聊天系统 Chat System
In this article, we will explore the design of chat system including the following points.
- Chat server for real-time messaging
- Support group chat
- Presence servers for online/offline status
- Service discovery supports load balancing.
- Key-value stores for chat history
- Push notification services for sending push notification.
The questions about the scope
- Is the chat app 1 on 1 or group-based?
- Mobile app? Or a web app? Or both?
- What's the scale of the app? A startup app or massive scale?
- Group chat member limit?
- Message length limit?
- Is end-to-end encryption required?
- Should server store message? How long should we store the chat history? Archive?
- Should message reception be real-time?
- Online status?
- Push notification?
- Unread message?
- Message translation?
- Message order?
- Etc
Client-initiated connection techniques
Client initiates HTTP connection to server and send msg to others through servers.
The keep-alive is efficient as it reduces the number of handshakes.
Server-initiated connection techniques
- polling
- long polling
- WebSocket
Polling
Polling is client periodically request servers for the newest messages.
Pros:
- Straightforward. Easy to be implemented
Cons:
- Inefficient. Most of the requests are useless because of no new messages. Consume precious computing resources.
Long Polling
Client holds the long connection open until timeout or new messages coming.
Pros:
- Real-time.
- Reduce the latency to establish connection.
Cons:
- Inefficient. There is no messages most of the time.
- Server can not tell if the client is disconnected.
- Sender and receiver may not connect to the same server.
WebSocket
Websocket is initiated by client. It is bi-directional and persistent.
It starts as a HTTP connection and be upgraded to websocket via some well-defined handshake.
Pros:
- Bi-directional and persistent
- It works even if a firewall is in place because it utilizes port 80 and 443 which are used by HTTP/HTTPS.
Cons:
- Stateful server. Server side needs efficient conenction management.
High Level Design
We can have a high level design consists of the follwing entities.
- Chat servers, it's
stateful
because of the persistent websocket connection. - Presence servers are also
stateful
for presenting the online/offline status. - API servers. Handling everything, including the user, authentication, group management, service discovery, etc.
- Push Notification
- Load Balancing
- KV store
Why chose key-value store for the chat history?
The generic data such as user profile, setting, user friend list are stored in robust and reliable relational databases.
In terms of chat history, it's pattern is a bit different:
- The amount of data is enormous. For example, Whatsapp process 60 billion messages a day.
- Recent chats are accessed frequently.
- Random access to data. Users might use features such as search, view your mentioned, view history, jump to specific messages, etc.
- The read-to-write ratio is about 1:1 on 1 chat systems
Here, we choose key-value store for the following reasons:
- Key-value stores are low latency, high performance.
- Allow easy horizontal scaling.
- Support random search features while relational databases do not handle long tail of data well (random access is expensive) because indexes grows large.
- It has been adopted by proven reliable chat applications. For example, both Facebook messenger (HBase) and discord (Cassandra) use key-value stores.
Data models
Message table for 1 on 1 chat
The message_id can be used to order messages. We won't use create_time because two messages can be created at the same time.
Message table for group chat
We use the composite primary consists of channel_id and message_id.
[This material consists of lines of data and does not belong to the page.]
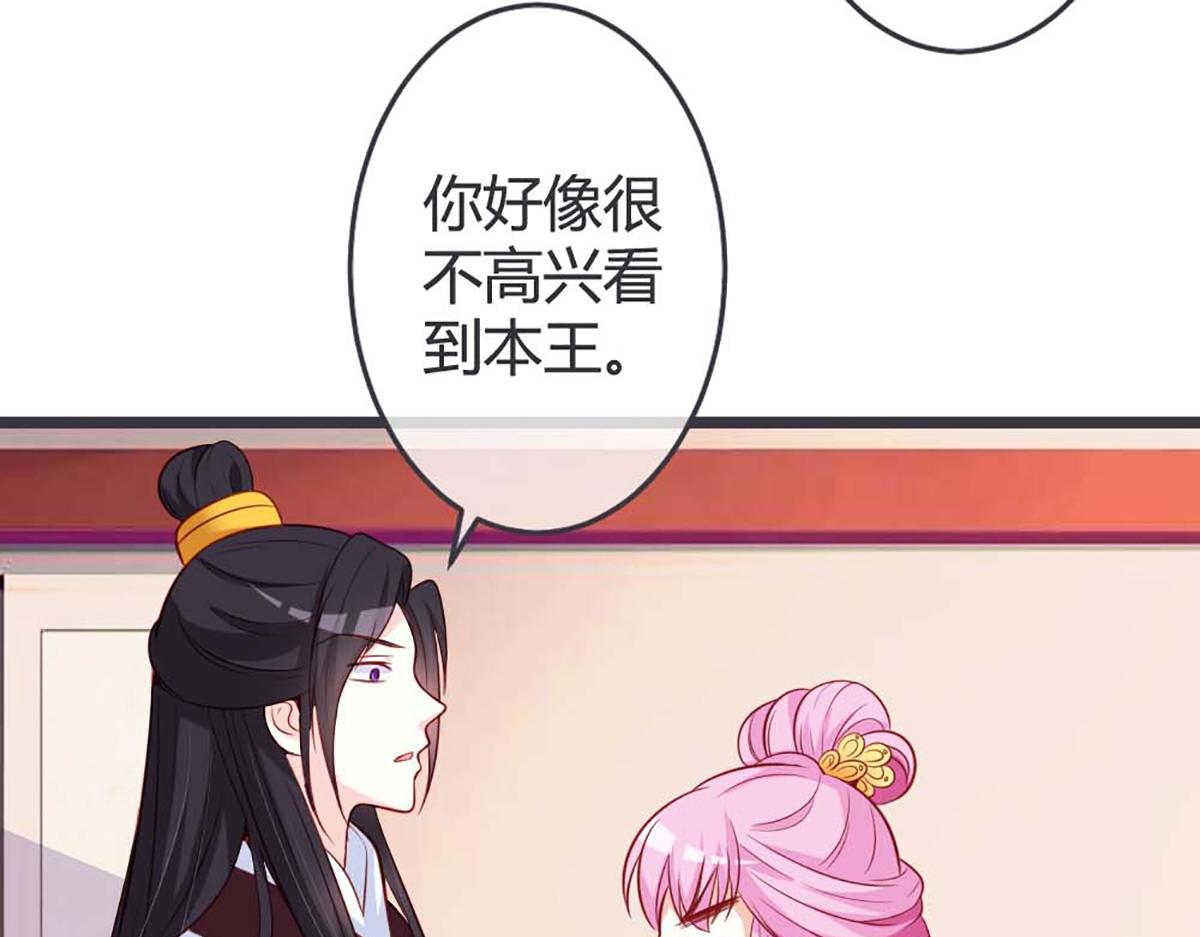 第69话(1/2)-第69话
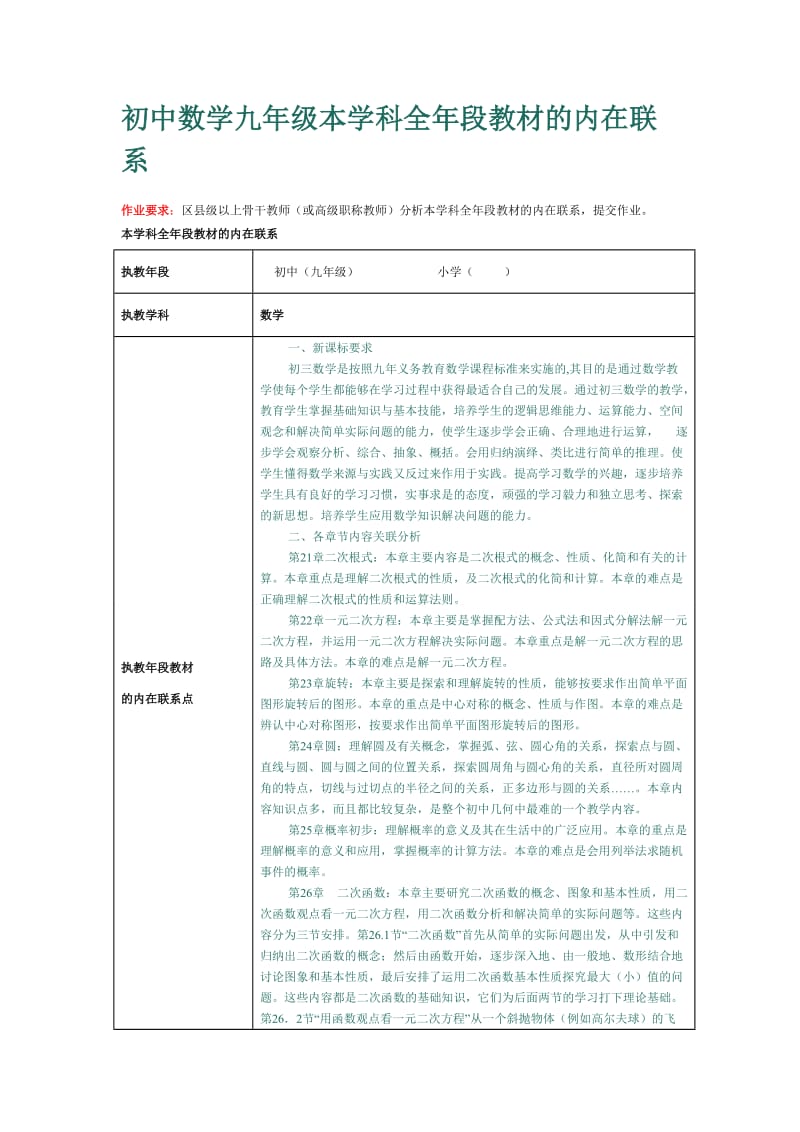 初中数学九年级本学科全年段教材的内在联系.doc_第1页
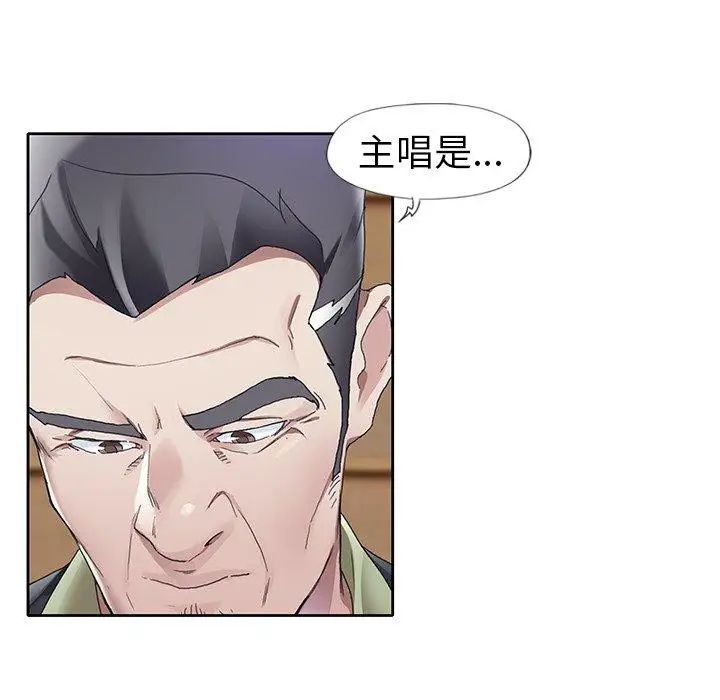偶像养成记第11话
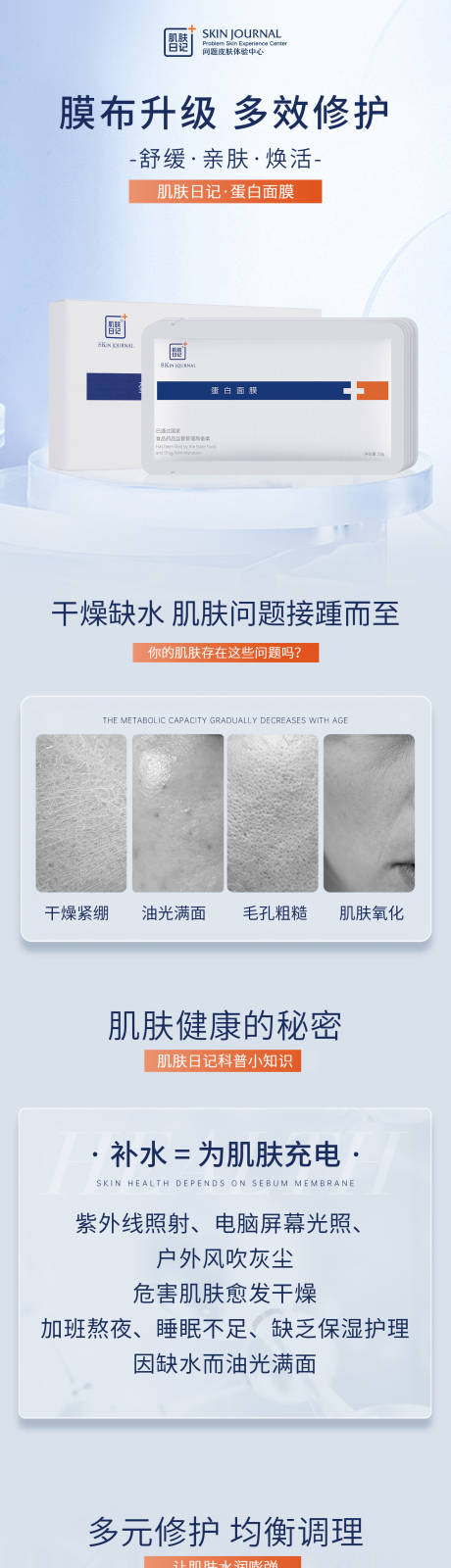 源文件下载【蛋白面膜详情页】编号：76540018540981092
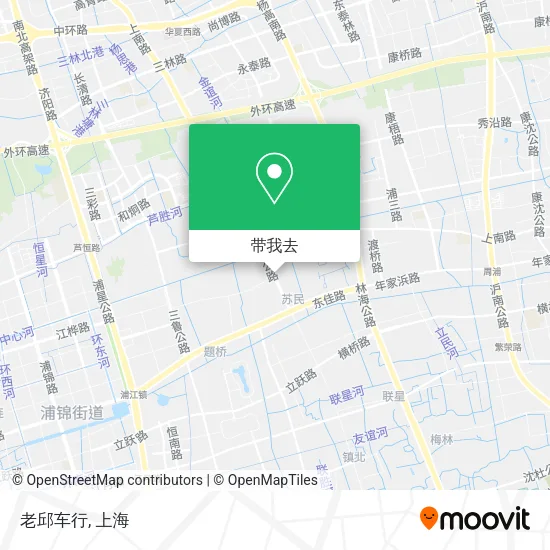 老邱车行地图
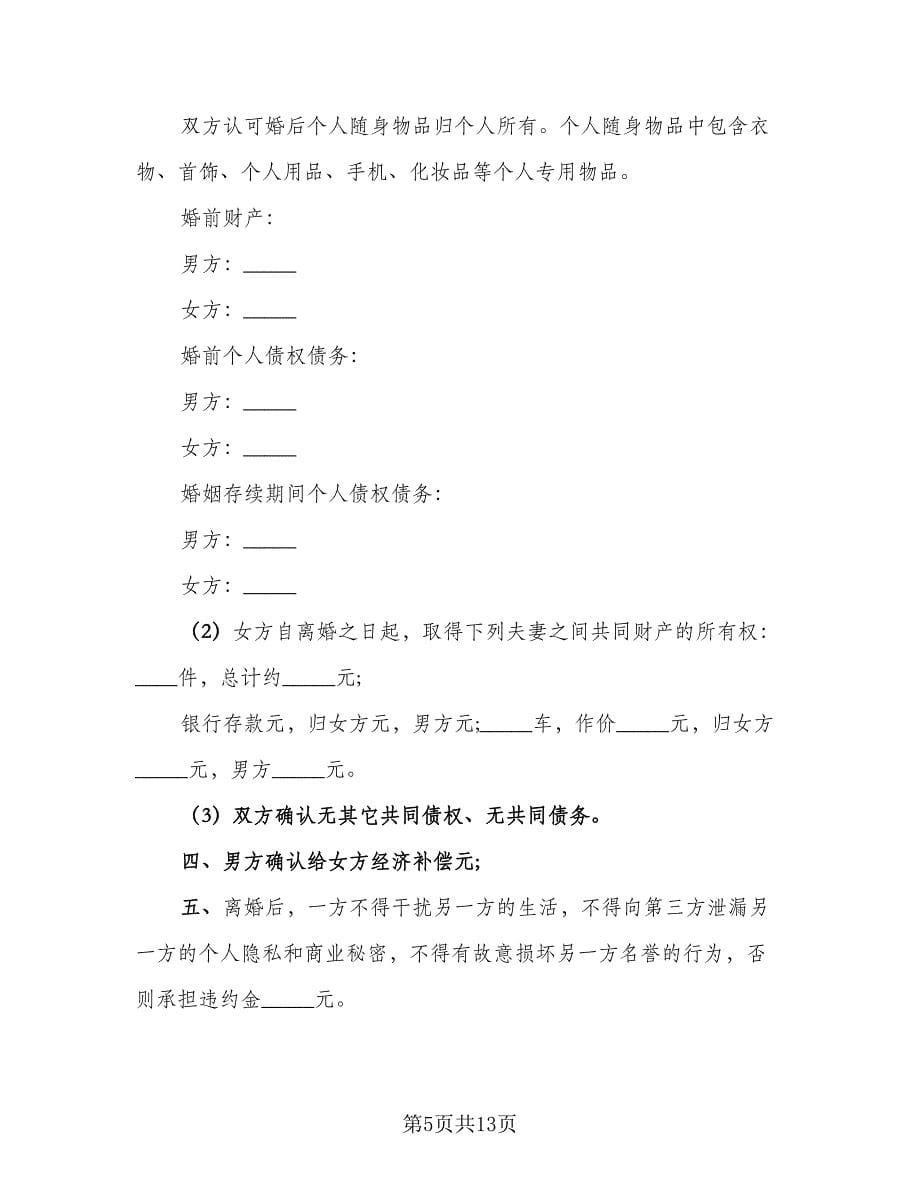 夫妻离婚协议简单律师版（七篇）.doc_第5页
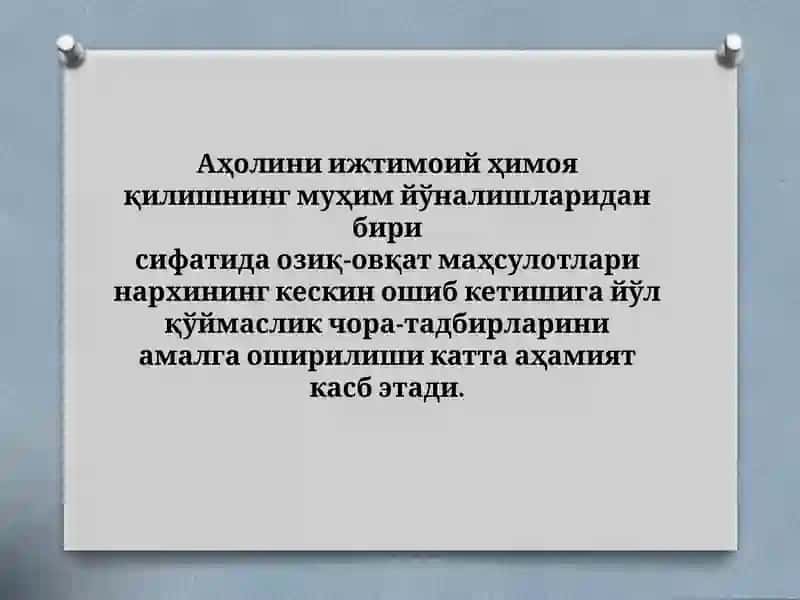 Ижтимоий таъминот йўналишлари 3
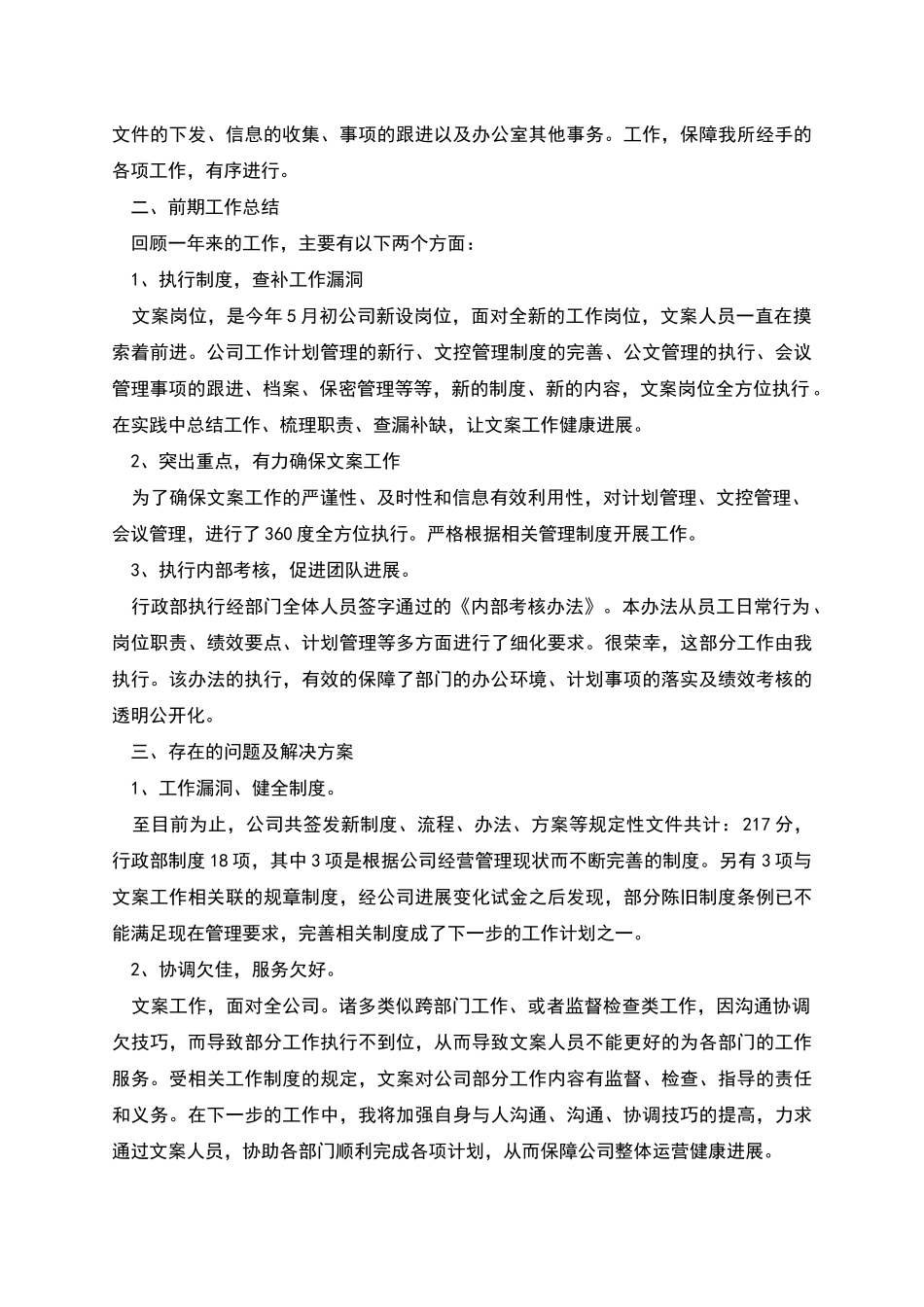 行政个人述职报告篇二_第2页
channel_id is the group id, so we can know this message should be sent to which group.
user_id is the sender.
How to generate message_id?
It's an important topic worth exploring. message_id must satisfy the following two requirements:
- IDs must be unique
- IDs should be sortable by time, meaning ID of new messages should be newer than old ones.
There are solutions come to mind:
- Use the
auto_increment
keyword in MySQL. However, NoSQL doesn't provide such a feature. - Use UUID generator to generate global 64-bit sequence numbers like Snowflake.
- Use a local sequence number generator.
- Local means the message_id is only unique and ordered within a channel_id.
- This approach is easier than the global UUID generator.
Design Deep Dive
Service discovery
The service discovery will pick up the best services for clients based on predefined criteria.
- Geographical location, find the servers closest to the clients
- Server Capacity, for load balancing.
What's the diff between this and load balancer?
Message Flow
1 on 1 chat flow
- Message sync queue
- Message synchronization across multiple devices
- The max_read_index on app of devices
small group chat flow
available for a 500 ppl small group chat
Presence status: online/offline
login
- set status as online
logout
- set status as offline
disconnect
- Heartbeat
- Set status as offline while timeout
Online status fanout
- publish-subscribe channel
Wrap Up
Additional talking points
- Exetend the chat system to support photos and videos.
- End-to-end encryption.
- Caching messages on the client side.
- Improve load time.
- Fault tolerance.
- Service single ponint of failure. State machine replication.
- Message lost. Messsage resent mechanism.